- [Exercise]:
Leave out the pictures and restate the rest of the data exactly.

- [Materials provided]:
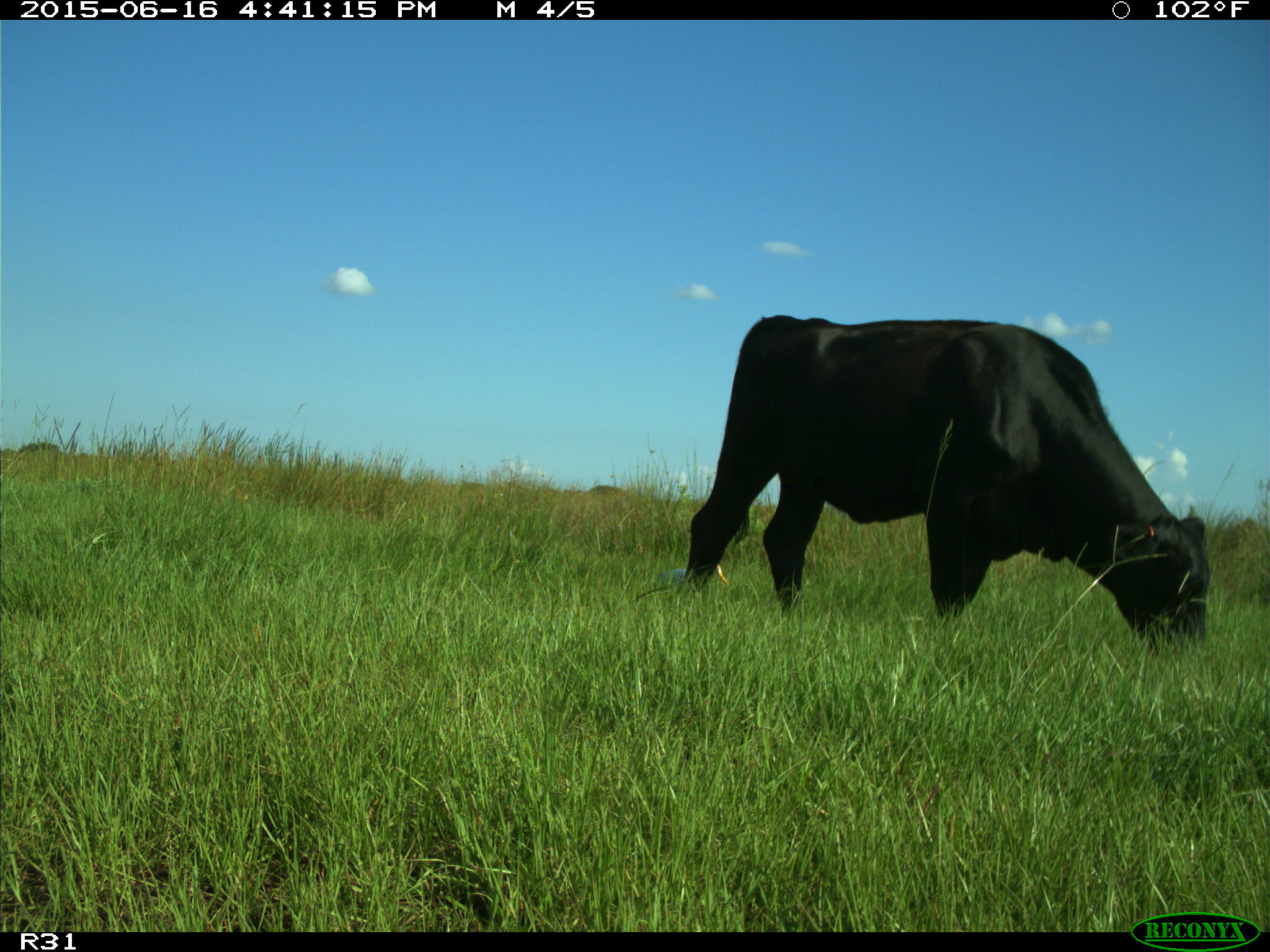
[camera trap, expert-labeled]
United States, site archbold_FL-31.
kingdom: Animalia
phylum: Chordata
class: Mammalia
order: Artiodactyla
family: Bovidae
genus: Bos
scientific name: Bos taurus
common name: domestic cow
Bos taurus (domestic cow).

- [Answer space]:
[camera trap, expert-labeled]
United States, site archbold_FL-31.
kingdom: Animalia
phylum: Chordata
class: Mammalia
order: Artiodactyla
family: Bovidae
genus: Bos
scientific name: Bos taurus
common name: domestic cow
Bos taurus (domestic cow).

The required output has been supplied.